Author: Mark Stobbe
In 2008, Mark Stobbe was arrested on a charge of second-degree murder. After the jail door clanged shut behind him, he carefully listened to his fellow inmates and watched the functioning of the two Remand Centres in which he was imprisoned. Using theories from sociology and psychology, he interprets these observations to create some fascinating insights into Canada’s jail system. Now that he has been acquitted of the murder charge against him, he is free to share these findings.
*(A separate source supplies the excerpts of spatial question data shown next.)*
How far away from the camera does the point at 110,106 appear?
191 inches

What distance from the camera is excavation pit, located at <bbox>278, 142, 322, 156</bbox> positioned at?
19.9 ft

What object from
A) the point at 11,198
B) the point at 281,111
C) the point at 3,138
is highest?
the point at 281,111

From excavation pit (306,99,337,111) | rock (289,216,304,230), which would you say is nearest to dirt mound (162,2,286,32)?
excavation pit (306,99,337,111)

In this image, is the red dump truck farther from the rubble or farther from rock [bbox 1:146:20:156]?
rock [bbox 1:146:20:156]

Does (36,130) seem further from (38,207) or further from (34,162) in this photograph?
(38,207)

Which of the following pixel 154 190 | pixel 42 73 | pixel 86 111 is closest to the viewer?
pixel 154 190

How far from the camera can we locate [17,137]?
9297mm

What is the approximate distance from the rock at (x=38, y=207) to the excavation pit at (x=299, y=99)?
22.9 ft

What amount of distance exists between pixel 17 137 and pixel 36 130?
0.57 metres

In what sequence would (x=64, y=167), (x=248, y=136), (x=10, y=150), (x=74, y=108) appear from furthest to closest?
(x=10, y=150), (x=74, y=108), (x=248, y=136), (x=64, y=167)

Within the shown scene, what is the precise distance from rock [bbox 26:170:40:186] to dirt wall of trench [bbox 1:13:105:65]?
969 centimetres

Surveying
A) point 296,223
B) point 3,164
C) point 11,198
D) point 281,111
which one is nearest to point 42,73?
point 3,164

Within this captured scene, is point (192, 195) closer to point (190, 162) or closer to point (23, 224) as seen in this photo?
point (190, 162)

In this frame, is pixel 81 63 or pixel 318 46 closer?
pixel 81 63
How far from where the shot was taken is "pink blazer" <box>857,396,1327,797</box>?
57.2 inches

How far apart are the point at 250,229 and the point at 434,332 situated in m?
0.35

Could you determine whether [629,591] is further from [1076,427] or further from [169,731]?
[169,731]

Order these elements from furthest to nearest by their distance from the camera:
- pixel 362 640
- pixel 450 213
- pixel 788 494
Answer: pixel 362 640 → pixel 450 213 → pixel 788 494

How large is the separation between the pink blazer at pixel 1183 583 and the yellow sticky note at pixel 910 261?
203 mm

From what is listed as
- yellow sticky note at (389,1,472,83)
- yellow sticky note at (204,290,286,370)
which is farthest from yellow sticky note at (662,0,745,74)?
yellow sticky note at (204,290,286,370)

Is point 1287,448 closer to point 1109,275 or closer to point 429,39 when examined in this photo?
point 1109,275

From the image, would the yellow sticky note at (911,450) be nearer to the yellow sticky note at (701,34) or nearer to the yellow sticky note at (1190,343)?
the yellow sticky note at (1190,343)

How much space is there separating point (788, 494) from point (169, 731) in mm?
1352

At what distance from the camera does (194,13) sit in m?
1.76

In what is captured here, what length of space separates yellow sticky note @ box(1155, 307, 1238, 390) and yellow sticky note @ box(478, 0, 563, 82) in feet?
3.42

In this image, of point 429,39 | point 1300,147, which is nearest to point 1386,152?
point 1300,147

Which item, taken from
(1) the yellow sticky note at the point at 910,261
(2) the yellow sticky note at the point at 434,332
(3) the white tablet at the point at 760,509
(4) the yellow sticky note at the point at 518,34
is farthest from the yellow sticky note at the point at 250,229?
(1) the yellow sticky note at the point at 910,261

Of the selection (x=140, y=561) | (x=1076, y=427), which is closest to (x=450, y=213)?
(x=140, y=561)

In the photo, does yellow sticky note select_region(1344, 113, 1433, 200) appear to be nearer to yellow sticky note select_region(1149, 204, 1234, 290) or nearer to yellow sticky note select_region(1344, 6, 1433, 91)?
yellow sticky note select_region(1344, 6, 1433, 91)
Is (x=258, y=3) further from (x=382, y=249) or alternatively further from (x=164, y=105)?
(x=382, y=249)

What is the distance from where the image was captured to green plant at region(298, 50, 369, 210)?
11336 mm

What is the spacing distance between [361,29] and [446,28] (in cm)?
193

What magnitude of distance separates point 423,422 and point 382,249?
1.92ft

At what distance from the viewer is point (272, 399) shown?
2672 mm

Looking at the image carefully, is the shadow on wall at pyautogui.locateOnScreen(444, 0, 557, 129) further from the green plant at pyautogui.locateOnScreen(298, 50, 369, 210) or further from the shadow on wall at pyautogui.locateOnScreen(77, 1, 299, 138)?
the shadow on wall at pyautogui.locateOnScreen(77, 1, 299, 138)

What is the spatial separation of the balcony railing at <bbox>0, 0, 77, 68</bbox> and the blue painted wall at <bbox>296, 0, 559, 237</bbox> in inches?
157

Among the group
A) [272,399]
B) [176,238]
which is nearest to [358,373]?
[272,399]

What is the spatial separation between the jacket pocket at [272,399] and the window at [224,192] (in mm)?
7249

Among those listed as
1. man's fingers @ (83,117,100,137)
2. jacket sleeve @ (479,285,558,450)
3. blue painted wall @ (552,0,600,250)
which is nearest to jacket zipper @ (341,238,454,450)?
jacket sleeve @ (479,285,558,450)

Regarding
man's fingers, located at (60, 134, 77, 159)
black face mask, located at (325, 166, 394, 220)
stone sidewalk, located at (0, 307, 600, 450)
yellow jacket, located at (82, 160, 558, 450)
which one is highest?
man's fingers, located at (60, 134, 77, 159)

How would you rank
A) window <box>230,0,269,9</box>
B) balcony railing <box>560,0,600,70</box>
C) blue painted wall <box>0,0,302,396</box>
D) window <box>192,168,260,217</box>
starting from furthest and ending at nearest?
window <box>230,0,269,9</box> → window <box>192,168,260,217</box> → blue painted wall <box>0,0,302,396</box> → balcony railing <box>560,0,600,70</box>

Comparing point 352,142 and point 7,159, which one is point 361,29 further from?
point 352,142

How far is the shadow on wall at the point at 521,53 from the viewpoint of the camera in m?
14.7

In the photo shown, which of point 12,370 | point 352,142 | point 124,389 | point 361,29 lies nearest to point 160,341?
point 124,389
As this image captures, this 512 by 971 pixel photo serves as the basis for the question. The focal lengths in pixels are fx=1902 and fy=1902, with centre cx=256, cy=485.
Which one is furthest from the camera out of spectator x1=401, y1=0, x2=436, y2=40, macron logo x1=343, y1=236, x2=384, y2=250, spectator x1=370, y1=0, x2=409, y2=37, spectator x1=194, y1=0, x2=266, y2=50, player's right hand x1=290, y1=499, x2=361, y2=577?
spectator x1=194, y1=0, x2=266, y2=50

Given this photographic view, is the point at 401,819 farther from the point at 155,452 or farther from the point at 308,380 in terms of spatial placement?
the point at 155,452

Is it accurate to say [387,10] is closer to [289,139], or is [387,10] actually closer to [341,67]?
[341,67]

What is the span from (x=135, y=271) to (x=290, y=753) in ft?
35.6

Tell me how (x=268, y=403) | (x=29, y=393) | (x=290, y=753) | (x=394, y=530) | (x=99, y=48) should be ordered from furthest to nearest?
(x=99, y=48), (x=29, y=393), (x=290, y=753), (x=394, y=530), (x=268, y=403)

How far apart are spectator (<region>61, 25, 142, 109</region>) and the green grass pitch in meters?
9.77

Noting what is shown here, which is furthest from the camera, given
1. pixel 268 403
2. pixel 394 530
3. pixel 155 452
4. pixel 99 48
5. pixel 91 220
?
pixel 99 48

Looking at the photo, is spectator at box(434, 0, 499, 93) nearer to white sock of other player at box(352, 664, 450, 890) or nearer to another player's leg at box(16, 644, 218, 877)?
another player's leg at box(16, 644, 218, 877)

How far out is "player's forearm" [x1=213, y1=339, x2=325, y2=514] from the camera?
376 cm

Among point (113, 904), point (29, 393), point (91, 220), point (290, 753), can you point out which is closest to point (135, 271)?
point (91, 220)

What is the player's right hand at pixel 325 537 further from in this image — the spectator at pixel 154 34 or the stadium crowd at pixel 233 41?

Lessons from Remand offers a rare perspective on the world behind the barred windows and provides a fascinating example of how academic theories can be applied in a practical way to make sense of an otherwise inexplicable situation.
About the Author
Mark Stobbe was a senior communications official with the Government of Manitoba when his wife, Beverley Rowbotham, was brutally murdered in October of 2000. Eight years later, he was charged with second-degree murder. After spending close to two months incarcerated, he was released on bail until his trial began in the Manitoba Court of Queens Bench. On March 29, 2012, he was acquitted by a jury of his peers. He studied sociology at the University of Saskatchewan and McMaster University. He is the co-author of Devine Rule in Saskatchewan: A Decade of Hope and Hardship (with Leslie Biggs). He now lives in Saskatoon with two sons.